Lionel managed to say, by way of feeble protest.

”I am taking it on to cure myself of atrocious habits of indolence. And look at the educational process. I shall have to read all the important new books, and attend the Private Views, and examine the working local government; bless you! I shall become a compendium of information on every possible modern subject. Then think of the power I shall wield; let Quirk and his gang beware!--I shall be able to kick those log-rollers all over the country--there will be a buffet for them here, and a buffet for them there, until they'll go to their mothers and ask, with tears in their eyes, why they ever were born. Or will it be worth while? No. They are hardly important enough; the public don't heed them.

But the four hundred pounds is remarkably important--to any one looking forward to having an extravagant spendthrift of a wife on his hands, and so you see, Linn, everything promises well. And I will say good-night to you now--though I am not leaving the house yet--oh, no!--you can send the nurse for me if you want me. _Schlaf' wohl!_”

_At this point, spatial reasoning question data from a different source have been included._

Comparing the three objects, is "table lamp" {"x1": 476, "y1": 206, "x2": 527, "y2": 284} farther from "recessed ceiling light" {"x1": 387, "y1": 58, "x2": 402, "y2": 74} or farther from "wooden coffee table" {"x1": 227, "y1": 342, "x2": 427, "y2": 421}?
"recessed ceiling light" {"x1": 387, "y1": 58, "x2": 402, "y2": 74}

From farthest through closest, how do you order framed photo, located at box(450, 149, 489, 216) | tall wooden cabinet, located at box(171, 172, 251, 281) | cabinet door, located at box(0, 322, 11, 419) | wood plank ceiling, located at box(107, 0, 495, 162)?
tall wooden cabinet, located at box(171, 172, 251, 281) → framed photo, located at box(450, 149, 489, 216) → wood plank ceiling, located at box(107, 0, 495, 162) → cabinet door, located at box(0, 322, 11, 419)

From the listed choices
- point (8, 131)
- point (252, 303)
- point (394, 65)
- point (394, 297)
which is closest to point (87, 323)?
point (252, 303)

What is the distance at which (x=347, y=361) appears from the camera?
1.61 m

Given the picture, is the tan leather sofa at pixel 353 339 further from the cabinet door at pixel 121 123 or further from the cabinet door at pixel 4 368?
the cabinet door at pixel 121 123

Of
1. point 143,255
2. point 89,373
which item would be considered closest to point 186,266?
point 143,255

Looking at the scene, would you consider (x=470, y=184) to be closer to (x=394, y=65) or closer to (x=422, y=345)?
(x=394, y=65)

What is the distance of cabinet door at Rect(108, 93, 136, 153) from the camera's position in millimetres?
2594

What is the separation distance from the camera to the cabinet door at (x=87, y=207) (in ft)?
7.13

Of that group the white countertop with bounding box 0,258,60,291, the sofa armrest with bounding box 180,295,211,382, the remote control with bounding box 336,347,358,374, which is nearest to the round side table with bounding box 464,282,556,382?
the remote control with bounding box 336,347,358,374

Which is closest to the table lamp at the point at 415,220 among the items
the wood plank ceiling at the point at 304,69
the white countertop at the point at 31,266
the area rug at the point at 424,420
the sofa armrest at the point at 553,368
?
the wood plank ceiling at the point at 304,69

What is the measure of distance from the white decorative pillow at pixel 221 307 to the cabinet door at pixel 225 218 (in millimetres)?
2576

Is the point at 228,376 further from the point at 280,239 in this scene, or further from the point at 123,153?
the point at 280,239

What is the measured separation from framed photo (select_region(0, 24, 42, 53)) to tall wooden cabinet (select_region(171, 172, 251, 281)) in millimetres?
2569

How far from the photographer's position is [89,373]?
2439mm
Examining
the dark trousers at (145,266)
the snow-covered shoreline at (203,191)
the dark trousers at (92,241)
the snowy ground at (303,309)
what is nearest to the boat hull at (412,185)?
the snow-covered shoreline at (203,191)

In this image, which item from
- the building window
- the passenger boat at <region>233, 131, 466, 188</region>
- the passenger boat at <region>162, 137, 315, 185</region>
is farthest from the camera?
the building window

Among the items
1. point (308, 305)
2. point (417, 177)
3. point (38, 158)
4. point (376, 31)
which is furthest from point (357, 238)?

The sick man murmured something unintelligible in reply, and then lay still.

Now Maurice Mangan had spoken of his dawdling about this house; but the fact was that he had his hands full from morning till night. The mere correspondence he had to answer was considerable. Then there were the visitors and the doctors to be received, and the nurse to be looked after, and the anxious mother to be appeased and rea.s.sured. Indeed, on this evening, the old lady, hearing that her son was sensible, begged and entreated to be allowed to go in and talk to him, and it took both her husband and Maurice to dissuade her.